コンスティ家に見舞いにきた友人の面々はとにかくお怒りだった。
「言っておくけど、マリーに怒られるのは当然だからね。一人で抱え込んで、危ない道を渡ってさ。俺に話していればもっと上手くやれたかもしれないのに」
呆れたような口調でそう語ったエイデン。
「だって、そんなこと言ったって……」との言い訳は遮られた。
「王妃を相手にするから巻き込みたくない、とかだろ? でもそっちの方が困るっての。大体あの時、捕まえた購買所の職員だって危うく逃げられる寸前だったんだからな。あいつを逃したらまずかったんだろ?」
怒り口調で話すわりに、エイデンの声は柔らかい。話によると私がテラスで倒れた時、平民生徒の制服に着替えた職員が生徒に紛れて購買所から出て行こうとしたらしい。
その職員は今や投獄され、芋ずる式に学園に潜んでいた一人の諜報員も捕らえられた。あの職員が諜報員本人かと思ったら、それはまた別にいたということだ。彼らは共に平民で、歴史上初の平民聖女を望んでいたとの話を聞いた。
王妃が彼らに何を話し、何を命令していたかなんてわからないし、今になってはもう知りたいとも思わなかった。本当の目的が王子暗殺だったと知って、愕然としていたという話ももう今更だ。

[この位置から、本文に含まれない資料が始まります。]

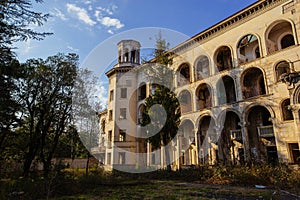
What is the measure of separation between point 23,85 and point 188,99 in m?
18.1

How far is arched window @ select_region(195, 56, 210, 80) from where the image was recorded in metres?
25.4

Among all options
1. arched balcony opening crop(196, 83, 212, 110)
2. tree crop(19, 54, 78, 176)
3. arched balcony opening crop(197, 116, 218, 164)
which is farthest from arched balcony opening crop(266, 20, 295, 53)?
tree crop(19, 54, 78, 176)

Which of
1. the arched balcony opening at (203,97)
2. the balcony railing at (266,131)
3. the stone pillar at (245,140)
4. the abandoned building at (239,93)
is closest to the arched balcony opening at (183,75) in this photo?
the abandoned building at (239,93)

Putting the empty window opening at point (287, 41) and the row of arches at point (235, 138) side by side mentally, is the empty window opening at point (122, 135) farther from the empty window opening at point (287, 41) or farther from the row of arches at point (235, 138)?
the empty window opening at point (287, 41)

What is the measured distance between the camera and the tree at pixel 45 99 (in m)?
18.2

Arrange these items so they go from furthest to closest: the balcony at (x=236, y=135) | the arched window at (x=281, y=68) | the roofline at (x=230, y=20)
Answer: the balcony at (x=236, y=135) < the roofline at (x=230, y=20) < the arched window at (x=281, y=68)

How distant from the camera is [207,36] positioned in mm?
24500

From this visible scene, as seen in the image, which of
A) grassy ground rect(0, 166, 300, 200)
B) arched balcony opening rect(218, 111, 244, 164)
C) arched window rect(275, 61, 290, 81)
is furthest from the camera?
arched balcony opening rect(218, 111, 244, 164)

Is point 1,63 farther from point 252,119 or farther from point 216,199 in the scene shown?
point 252,119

「ライラは倒れるわ、職員は逃げようとしているわ、どうしようかと思ったよ。あの時の俺の心境わかる?」
たしかにエイデンには頼りきりだった。もし彼がいなかったら私のこの計画は成り立たなかったろうと思う。
そう思って改めてお礼を言うと、「あー、でもあの職員を捕まえたのはディノだから」と教えてくれた。
「あの時、言われた通りライラの話を盗聴して、その言葉をそのまま口に出してディノにも伝えていたんだ。俺は話をしながらその内容にびっくりして、あんまり頭が働いていなかったんだけど。ディノがそれを聞いてすぐに臨戦態勢に入ってくれたおかげで、どうにか逃がさずに捕まえる事ができた」
ディノにもずっと支えてもらっていた。この場にいない彼にもお礼をいわなければ、と改めて思う。
この時、我が家を訪れていた友人はエイデンと女子クラスメイト全員で、皆示し合わせたわけでなく自然と合流してしまったらしい。
ディノはこうなることを見越していたのか、彼は退院してから一週間後、来訪者も落ち着いたところでお見舞い品を持ってコンスティ家にやってきた。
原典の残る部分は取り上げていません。